• **What to produce**
Reproduce every one of the records below word for word, omitting the pictures.
····················
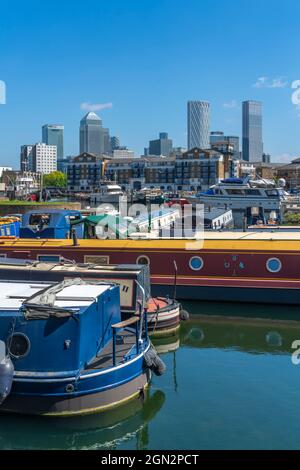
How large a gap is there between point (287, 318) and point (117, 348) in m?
9.64

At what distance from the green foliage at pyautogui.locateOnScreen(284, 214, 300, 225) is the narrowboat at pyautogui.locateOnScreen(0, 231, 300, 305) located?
28908 mm

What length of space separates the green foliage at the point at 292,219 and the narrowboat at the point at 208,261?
2891 centimetres

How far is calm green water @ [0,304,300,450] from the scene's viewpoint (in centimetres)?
1232

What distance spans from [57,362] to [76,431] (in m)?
1.54

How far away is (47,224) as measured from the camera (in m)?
27.4

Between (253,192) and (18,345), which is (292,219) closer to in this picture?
(253,192)

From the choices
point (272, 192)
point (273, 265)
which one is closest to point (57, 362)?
point (273, 265)

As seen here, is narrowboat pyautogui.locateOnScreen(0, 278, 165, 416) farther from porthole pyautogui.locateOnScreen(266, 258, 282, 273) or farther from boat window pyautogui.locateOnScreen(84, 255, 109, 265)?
porthole pyautogui.locateOnScreen(266, 258, 282, 273)

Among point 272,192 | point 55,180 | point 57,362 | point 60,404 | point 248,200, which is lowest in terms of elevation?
point 60,404

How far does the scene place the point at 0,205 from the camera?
75.2 metres

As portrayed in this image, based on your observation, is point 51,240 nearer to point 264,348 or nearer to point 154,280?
point 154,280

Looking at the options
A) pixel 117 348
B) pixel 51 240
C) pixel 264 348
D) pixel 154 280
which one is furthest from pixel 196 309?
pixel 117 348

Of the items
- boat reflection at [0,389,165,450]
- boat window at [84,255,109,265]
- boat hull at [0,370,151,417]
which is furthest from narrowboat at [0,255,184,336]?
boat window at [84,255,109,265]

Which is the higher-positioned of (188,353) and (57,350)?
(57,350)
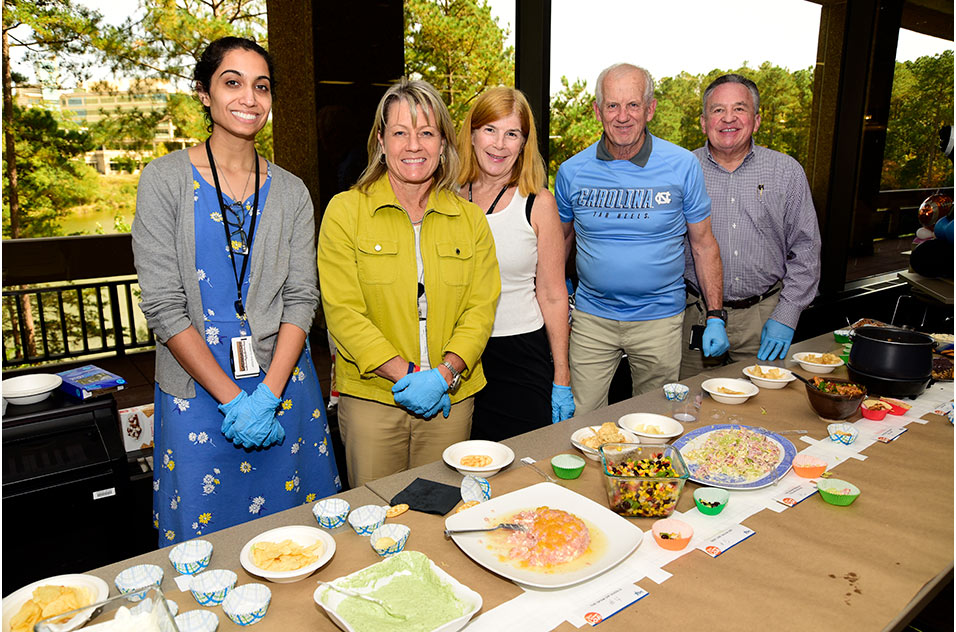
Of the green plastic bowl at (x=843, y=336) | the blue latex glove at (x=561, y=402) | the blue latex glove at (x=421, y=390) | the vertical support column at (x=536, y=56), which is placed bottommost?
the blue latex glove at (x=561, y=402)

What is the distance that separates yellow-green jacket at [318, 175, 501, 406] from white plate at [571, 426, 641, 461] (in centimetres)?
40

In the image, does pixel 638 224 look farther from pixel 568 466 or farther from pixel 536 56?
pixel 536 56

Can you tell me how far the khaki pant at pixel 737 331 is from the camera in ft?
9.55

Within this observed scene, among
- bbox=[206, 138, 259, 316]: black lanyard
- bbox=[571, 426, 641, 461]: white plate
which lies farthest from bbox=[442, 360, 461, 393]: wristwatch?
bbox=[206, 138, 259, 316]: black lanyard

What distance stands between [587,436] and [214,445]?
3.42 ft

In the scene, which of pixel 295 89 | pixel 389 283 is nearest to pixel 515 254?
pixel 389 283

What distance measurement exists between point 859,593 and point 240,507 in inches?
61.8

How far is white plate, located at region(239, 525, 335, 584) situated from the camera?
1.19 metres

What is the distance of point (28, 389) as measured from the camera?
2266 mm

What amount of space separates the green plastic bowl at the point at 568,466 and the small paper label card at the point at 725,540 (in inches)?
13.6

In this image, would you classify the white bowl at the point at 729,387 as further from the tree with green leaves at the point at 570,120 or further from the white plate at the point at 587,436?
the tree with green leaves at the point at 570,120

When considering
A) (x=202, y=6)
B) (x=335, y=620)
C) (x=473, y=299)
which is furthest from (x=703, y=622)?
(x=202, y=6)

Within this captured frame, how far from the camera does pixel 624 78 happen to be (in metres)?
2.45

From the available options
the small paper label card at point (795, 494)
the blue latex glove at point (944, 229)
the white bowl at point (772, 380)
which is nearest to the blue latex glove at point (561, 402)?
the white bowl at point (772, 380)
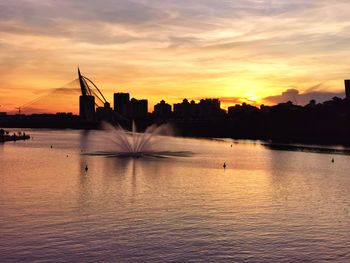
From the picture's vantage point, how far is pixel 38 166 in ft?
313

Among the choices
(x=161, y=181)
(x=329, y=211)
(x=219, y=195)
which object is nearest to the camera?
(x=329, y=211)

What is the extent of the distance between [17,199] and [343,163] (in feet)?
252

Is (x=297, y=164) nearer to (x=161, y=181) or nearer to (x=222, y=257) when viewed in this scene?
(x=161, y=181)

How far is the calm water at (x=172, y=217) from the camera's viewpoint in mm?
33406

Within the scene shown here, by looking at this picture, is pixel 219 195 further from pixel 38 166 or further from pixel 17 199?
pixel 38 166

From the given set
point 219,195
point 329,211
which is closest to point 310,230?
point 329,211

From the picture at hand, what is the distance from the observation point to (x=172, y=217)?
44.3 meters

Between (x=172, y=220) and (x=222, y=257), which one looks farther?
(x=172, y=220)

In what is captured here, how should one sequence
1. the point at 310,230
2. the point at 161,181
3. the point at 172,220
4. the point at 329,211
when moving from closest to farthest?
the point at 310,230 < the point at 172,220 < the point at 329,211 < the point at 161,181

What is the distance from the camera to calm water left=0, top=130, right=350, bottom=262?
33406 millimetres

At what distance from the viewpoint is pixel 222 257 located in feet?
107

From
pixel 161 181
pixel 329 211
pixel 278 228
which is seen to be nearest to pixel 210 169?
pixel 161 181

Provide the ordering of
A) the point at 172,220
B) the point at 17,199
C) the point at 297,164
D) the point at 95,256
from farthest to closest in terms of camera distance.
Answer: the point at 297,164 < the point at 17,199 < the point at 172,220 < the point at 95,256

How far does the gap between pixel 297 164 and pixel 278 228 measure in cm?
····················
• **Answer to the exercise**
How large a gap is there between point (287, 318) and point (117, 348) in m?
9.64

At what distance from the green foliage at pyautogui.locateOnScreen(284, 214, 300, 225) is the narrowboat at pyautogui.locateOnScreen(0, 231, 300, 305) located?
28908 mm

What length of space separates the green foliage at the point at 292,219 and the narrowboat at the point at 208,261?
2891 centimetres

How far is calm green water @ [0,304,300,450] from the scene's viewpoint (in centimetres)?
1232

What distance spans from [57,362] to [76,431] (in m)?
1.54

How far away is (47,224) as measured from the camera (in m)?
27.4

Between (253,192) and (18,345), which is (292,219) closer to in this picture?
(253,192)

From the choices
point (272, 192)
point (273, 265)
which one is closest to point (57, 362)?
point (273, 265)

As seen here, is narrowboat pyautogui.locateOnScreen(0, 278, 165, 416) farther from porthole pyautogui.locateOnScreen(266, 258, 282, 273) or farther from boat window pyautogui.locateOnScreen(84, 255, 109, 265)?
porthole pyautogui.locateOnScreen(266, 258, 282, 273)

Among point 272,192 | point 55,180 | point 57,362 | point 60,404 | point 248,200, which is lowest in terms of elevation?
point 60,404

How far does the scene place the point at 0,205 from the camera?
75.2 metres

As portrayed in this image, based on your observation, is point 51,240 nearer to point 264,348 or nearer to point 154,280?
point 154,280

Looking at the options
A) pixel 117 348
B) pixel 51 240
C) pixel 264 348
D) pixel 154 280
which one is furthest from pixel 196 309?
pixel 117 348

Of the items
- boat reflection at [0,389,165,450]
- boat window at [84,255,109,265]
- boat hull at [0,370,151,417]
which is furthest from narrowboat at [0,255,184,336]?
boat window at [84,255,109,265]

Which is the higher-positioned of (188,353) and (57,350)?
(57,350)
Of the green plastic bowl at (x=843, y=336) | the blue latex glove at (x=561, y=402) | the blue latex glove at (x=421, y=390) | the vertical support column at (x=536, y=56), which is placed bottommost?
the blue latex glove at (x=561, y=402)

What is the distance that separates yellow-green jacket at [318, 175, 501, 406] from white plate at [571, 426, 641, 461] (in centimetres)?
40

In the image, does pixel 638 224 look farther from pixel 568 466 or farther from pixel 536 56?
pixel 536 56

Can you tell me how far the khaki pant at pixel 737 331 is from the camera in ft?
9.55

Within this observed scene, among
- bbox=[206, 138, 259, 316]: black lanyard
- bbox=[571, 426, 641, 461]: white plate
which lies farthest from bbox=[442, 360, 461, 393]: wristwatch?
bbox=[206, 138, 259, 316]: black lanyard

What distance stands between [587,436] and [214,445]?
3.42 ft

In the scene, which of pixel 295 89 | pixel 389 283 is nearest to pixel 515 254?
pixel 389 283

What distance measurement exists between point 859,593 and point 240,507 in inches?
61.8

How far is white plate, located at region(239, 525, 335, 584) situated from the camera?
1.19 metres

What is the distance of point (28, 389) as measured from the camera?
2266 mm

What amount of space separates the green plastic bowl at the point at 568,466 and the small paper label card at the point at 725,540 (in inches)?
13.6

In this image, would you classify the white bowl at the point at 729,387 as further from the tree with green leaves at the point at 570,120 or further from the white plate at the point at 587,436?
the tree with green leaves at the point at 570,120

When considering
A) (x=202, y=6)
B) (x=335, y=620)
C) (x=473, y=299)
which is furthest from (x=703, y=622)?
(x=202, y=6)

Within this captured frame, how far from the camera does pixel 624 78 happen to be (in metres)?
2.45

From the available options
the small paper label card at point (795, 494)
the blue latex glove at point (944, 229)
the white bowl at point (772, 380)
which is nearest to the blue latex glove at point (561, 402)?
the white bowl at point (772, 380)
From the picture's vantage point, how far is pixel 38 166 in ft?
313

Among the choices
(x=161, y=181)
(x=329, y=211)
(x=219, y=195)
which object is nearest to the camera?
(x=329, y=211)

What is the extent of the distance between [17,199] and [343,163] (in feet)?
252

Is (x=297, y=164) nearer to (x=161, y=181) or nearer to (x=222, y=257) when viewed in this scene?
(x=161, y=181)

How far is the calm water at (x=172, y=217) from the camera's viewpoint in mm?
33406

Within the scene shown here, by looking at this picture, is pixel 219 195 further from pixel 38 166 or further from pixel 17 199?
pixel 38 166

From the given set
point 219,195
point 329,211
which is closest to point 310,230?
point 329,211

From the picture at hand, what is the distance from the observation point to (x=172, y=217)?
44.3 meters

Between (x=172, y=220) and (x=222, y=257), which one looks farther?
(x=172, y=220)

In what is captured here, how should one sequence
1. the point at 310,230
2. the point at 161,181
3. the point at 172,220
4. the point at 329,211
when moving from closest to farthest?
the point at 310,230 < the point at 172,220 < the point at 329,211 < the point at 161,181

What is the distance from the camera to calm water left=0, top=130, right=350, bottom=262?
33406 millimetres

At what distance from the viewpoint is pixel 222 257 located in feet?
107

From
pixel 161 181
pixel 329 211
pixel 278 228
which is seen to be nearest to pixel 210 169?
pixel 161 181

Provide the ordering of
A) the point at 172,220
B) the point at 17,199
C) the point at 297,164
D) the point at 95,256
from farthest to closest in terms of camera distance.
Answer: the point at 297,164 < the point at 17,199 < the point at 172,220 < the point at 95,256

How far does the gap between pixel 297 164 and pixel 278 228 measure in cm?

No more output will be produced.